The Effect of the Inflammatory Microenvironment on Odontogenic Differentiation of Dental Pulp Stem Cells

The dental pulp not only serves as the tooth's nutritional core but also creates a finely tuned microenvironment that is enriched with blood vessels, nerves, extracellular matrix components, and signaling molecules, all of which guide the fate of resident dental pulp stem cells (DPSCs). Trauma and microbial invasion disrupt this niche, leading to pulpitis and necrosis. Although conventional root canal treatment preserves the tooth's structure by removing infected pulp, it can increase tooth brittleness and impede root development in immature permanent teeth. Harnessing DPSCs' multipotency for pulp regeneration promises to restore the natural pulp-dentin complex in situ. Importantly, DPSCs encounter an inflammatory microenvironment composed of pathogen-associated molecular patterns, a spectrum of pro- and anti-inflammatory cytokines, diverse immune cell phenotypes, and altered matrix signals.
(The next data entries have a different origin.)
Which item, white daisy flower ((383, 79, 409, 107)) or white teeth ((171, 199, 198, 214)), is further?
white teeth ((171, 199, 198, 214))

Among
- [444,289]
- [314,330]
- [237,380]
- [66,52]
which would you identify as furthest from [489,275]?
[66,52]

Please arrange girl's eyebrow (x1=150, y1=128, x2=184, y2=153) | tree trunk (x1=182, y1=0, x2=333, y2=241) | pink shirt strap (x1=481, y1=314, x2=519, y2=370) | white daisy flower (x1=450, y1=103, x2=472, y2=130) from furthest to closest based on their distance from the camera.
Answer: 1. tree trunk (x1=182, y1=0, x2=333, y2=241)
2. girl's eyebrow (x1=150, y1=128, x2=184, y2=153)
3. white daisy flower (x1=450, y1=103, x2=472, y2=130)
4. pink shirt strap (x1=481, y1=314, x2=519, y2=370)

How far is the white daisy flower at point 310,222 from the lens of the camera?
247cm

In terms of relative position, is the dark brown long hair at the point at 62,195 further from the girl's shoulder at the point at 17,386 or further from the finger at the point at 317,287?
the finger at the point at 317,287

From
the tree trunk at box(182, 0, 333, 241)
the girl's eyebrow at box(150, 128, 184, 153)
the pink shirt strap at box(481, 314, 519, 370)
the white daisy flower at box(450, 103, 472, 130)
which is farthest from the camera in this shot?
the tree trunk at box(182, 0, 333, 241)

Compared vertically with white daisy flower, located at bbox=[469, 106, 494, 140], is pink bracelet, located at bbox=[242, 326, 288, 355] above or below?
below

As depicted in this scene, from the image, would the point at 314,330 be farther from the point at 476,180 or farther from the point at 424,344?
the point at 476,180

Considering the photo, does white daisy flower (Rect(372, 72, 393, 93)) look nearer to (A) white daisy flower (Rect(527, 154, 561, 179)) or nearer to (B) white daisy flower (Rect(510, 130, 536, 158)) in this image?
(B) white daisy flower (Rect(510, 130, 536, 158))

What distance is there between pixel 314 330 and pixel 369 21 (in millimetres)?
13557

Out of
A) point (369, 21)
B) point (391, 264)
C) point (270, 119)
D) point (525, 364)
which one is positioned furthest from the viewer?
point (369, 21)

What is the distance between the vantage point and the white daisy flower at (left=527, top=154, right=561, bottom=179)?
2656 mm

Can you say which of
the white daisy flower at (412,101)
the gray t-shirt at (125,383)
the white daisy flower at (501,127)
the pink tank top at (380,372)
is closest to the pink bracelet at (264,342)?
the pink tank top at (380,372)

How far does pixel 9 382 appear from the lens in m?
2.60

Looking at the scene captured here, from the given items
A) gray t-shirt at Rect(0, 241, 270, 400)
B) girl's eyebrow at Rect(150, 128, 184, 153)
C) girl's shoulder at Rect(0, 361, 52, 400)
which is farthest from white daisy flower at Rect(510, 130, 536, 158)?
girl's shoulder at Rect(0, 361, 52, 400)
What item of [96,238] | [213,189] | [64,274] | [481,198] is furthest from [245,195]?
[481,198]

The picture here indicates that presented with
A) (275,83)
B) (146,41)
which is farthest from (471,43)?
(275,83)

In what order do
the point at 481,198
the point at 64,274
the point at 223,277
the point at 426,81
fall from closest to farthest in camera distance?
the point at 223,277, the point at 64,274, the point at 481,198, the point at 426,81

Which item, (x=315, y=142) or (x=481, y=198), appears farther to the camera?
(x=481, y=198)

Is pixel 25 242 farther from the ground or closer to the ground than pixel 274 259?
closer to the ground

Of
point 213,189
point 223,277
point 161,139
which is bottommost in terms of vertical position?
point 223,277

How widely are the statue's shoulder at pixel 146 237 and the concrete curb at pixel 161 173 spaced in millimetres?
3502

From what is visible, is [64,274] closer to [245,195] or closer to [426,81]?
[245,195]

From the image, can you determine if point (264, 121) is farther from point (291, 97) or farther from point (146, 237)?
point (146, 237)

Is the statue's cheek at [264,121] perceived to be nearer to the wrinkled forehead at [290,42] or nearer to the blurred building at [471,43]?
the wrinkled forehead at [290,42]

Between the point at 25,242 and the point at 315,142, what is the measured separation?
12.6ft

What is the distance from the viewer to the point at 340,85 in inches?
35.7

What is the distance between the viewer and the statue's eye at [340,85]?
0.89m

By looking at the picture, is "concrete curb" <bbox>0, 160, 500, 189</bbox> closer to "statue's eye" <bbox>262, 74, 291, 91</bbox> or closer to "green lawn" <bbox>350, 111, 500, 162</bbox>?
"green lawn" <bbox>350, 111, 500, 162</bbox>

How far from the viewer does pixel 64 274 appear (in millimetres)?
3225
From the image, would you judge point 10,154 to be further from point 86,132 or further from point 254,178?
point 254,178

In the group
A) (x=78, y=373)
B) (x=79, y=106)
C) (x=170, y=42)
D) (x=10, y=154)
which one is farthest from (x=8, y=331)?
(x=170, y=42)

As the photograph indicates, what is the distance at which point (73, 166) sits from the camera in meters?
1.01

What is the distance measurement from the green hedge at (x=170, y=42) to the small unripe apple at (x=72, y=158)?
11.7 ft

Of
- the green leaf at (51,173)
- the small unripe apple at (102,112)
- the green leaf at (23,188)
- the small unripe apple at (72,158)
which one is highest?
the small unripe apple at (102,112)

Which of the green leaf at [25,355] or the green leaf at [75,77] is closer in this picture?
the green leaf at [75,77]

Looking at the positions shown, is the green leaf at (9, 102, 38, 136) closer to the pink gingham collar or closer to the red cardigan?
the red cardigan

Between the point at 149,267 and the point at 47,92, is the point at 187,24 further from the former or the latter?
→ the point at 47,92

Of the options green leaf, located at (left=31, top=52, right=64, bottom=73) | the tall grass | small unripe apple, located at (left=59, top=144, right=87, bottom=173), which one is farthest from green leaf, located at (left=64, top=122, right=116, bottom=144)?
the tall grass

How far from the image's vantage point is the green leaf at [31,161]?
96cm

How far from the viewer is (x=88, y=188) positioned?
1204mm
While earlier work examined the isolated effects of mediators such as lipopolysaccharide, tumor necrosis factor-alpha, or macrophage-derived exosomes on odontogenic differentiation, this review focuses on how these mediators collectively interact in both synergistic and antagonistic ways within the inflammatory niche. We systematically delineate how these collective stimuli converge on wingless/integrated/beta-catenin, mitogen-activated protein kinase, nuclear factor kappa-B (NF-κB), and bone morphogenetic protein/Sma and Mad related protein pathways to modulate key odontogenic markers (runt-related transcription factor 2, dentin sialophosphoprotein, dentin matrix protein 1, alkaline phosphatase) and mineralization outcomes. By applying a microenvironment-centric lens, we reveal novel targets and strategies to recalibrate inflammation, steer DPSCs toward reparative odontogenesis, and ultimately enhance the efficacy of regenerative endodontic therapies.